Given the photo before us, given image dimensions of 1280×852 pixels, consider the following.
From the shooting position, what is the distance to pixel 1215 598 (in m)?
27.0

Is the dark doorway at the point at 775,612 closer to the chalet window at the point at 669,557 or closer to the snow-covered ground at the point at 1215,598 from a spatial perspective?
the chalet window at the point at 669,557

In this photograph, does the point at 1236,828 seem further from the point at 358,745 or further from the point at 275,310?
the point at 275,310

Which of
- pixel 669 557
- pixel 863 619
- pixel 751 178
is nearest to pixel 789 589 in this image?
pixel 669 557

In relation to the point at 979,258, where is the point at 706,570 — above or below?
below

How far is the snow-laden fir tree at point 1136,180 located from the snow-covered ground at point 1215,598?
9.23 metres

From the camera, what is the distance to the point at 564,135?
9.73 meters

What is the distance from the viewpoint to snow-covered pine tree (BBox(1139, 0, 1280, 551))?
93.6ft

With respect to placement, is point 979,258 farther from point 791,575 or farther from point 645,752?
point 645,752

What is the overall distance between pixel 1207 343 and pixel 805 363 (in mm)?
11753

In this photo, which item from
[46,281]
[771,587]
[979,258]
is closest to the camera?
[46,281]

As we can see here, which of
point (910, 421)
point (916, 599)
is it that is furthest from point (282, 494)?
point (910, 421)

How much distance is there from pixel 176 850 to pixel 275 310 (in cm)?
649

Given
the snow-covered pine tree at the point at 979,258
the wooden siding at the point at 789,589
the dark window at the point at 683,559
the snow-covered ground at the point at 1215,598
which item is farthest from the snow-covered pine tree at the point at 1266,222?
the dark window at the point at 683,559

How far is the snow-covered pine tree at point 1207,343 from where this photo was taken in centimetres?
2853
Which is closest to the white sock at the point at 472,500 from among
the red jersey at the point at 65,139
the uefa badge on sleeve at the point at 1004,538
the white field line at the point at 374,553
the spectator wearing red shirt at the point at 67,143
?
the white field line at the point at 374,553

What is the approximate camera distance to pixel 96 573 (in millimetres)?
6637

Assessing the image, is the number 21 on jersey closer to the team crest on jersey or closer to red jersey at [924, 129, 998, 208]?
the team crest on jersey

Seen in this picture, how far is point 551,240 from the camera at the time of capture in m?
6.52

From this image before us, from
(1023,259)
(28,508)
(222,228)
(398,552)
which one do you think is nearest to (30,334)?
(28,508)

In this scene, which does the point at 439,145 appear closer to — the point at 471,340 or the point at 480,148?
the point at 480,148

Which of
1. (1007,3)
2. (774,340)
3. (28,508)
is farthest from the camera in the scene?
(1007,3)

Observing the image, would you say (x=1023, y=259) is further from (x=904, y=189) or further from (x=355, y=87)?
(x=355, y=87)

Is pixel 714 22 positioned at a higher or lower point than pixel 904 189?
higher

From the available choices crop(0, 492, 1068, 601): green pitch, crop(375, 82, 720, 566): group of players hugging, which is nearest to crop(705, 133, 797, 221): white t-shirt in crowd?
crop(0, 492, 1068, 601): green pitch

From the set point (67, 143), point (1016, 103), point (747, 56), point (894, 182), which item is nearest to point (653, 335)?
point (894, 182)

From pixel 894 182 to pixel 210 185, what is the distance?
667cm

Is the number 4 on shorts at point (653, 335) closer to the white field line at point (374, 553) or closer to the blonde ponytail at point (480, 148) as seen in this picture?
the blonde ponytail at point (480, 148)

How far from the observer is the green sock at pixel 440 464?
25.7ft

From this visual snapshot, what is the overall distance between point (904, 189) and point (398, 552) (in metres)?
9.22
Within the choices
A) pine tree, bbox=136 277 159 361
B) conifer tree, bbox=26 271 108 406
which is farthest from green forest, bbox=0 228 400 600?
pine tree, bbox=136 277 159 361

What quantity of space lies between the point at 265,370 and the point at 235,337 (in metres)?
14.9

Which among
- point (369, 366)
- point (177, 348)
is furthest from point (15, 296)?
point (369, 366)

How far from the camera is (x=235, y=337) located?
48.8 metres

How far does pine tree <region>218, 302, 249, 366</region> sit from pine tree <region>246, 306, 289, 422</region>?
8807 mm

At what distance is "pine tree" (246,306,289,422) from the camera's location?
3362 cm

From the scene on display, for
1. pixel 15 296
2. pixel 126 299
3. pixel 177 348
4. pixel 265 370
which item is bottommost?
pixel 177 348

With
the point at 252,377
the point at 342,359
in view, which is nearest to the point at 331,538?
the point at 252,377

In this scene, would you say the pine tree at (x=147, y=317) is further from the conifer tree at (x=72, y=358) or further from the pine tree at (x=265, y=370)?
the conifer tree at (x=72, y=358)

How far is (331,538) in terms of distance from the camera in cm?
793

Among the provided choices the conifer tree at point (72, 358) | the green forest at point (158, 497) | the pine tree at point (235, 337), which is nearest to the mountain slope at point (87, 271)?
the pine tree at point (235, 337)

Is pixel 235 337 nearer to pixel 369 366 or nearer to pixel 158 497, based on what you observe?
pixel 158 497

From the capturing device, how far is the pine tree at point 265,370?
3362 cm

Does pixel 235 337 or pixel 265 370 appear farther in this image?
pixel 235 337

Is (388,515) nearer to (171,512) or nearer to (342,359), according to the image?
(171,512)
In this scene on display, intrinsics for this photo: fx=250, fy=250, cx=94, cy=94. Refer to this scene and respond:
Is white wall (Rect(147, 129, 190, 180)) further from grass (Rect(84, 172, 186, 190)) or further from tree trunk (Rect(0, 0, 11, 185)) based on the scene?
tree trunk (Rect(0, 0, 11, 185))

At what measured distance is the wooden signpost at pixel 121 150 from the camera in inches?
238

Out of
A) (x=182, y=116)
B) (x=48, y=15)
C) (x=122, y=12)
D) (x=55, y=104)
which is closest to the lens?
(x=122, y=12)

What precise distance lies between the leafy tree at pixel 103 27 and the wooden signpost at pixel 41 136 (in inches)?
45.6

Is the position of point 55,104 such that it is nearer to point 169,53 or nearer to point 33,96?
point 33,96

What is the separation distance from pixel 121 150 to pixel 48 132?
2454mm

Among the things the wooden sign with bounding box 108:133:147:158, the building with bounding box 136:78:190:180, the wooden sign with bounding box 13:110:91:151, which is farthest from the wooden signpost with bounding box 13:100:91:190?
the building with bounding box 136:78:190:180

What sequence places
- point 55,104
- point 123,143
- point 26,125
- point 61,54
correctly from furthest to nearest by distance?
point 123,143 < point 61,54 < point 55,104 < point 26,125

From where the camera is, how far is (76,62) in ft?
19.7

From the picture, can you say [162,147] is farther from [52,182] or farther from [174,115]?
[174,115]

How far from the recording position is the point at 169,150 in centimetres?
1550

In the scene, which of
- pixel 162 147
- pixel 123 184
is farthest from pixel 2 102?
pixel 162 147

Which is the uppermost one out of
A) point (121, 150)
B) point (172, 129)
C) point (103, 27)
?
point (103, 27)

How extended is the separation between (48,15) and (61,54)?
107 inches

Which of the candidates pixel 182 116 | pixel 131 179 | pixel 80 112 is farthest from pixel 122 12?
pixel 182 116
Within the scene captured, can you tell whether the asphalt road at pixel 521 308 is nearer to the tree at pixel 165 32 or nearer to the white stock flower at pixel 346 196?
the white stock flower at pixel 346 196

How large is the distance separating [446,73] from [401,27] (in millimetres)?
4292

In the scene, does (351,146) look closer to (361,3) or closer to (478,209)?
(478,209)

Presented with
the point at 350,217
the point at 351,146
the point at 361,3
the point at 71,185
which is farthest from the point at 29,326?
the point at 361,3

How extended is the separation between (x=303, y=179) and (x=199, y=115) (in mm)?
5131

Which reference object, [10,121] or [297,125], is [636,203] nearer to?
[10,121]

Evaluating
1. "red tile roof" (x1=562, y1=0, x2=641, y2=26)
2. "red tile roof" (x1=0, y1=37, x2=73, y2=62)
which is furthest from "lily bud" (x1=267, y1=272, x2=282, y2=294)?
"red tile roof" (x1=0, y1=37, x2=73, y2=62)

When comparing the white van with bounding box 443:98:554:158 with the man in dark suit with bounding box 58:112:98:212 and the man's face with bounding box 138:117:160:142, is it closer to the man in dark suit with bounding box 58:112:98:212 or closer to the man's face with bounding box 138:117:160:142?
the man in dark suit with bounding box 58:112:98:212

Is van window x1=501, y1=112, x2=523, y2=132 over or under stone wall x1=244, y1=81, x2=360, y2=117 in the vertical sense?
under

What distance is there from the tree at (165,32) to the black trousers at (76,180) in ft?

[Required task]: Quote exactly and only the lines from the one holding "How large is" through the end of the data.

[Answer to this task]:
How large is the distance separating [446,73] from [401,27] (in millimetres)?
4292

In the scene, does (351,146) look closer to (361,3) or closer to (478,209)?
(478,209)

Presented with
the point at 350,217
the point at 351,146
the point at 361,3
the point at 71,185
which is farthest from the point at 29,326?
the point at 361,3

How extended is the separation between (x=303, y=179) and (x=199, y=115) (in mm)?
5131

Which reference object, [10,121] or [297,125], is [636,203] nearer to?
[10,121]

Evaluating
1. "red tile roof" (x1=562, y1=0, x2=641, y2=26)
2. "red tile roof" (x1=0, y1=37, x2=73, y2=62)
which is furthest from "lily bud" (x1=267, y1=272, x2=282, y2=294)?
"red tile roof" (x1=0, y1=37, x2=73, y2=62)

When comparing the white van with bounding box 443:98:554:158 with the man in dark suit with bounding box 58:112:98:212 and the man's face with bounding box 138:117:160:142, is it closer to the man in dark suit with bounding box 58:112:98:212 or closer to the man's face with bounding box 138:117:160:142?
the man in dark suit with bounding box 58:112:98:212

Is van window x1=501, y1=112, x2=523, y2=132 over or under stone wall x1=244, y1=81, x2=360, y2=117 in the vertical sense?
under

What distance is there from the tree at (165,32) to the black trousers at (76,180) in ft?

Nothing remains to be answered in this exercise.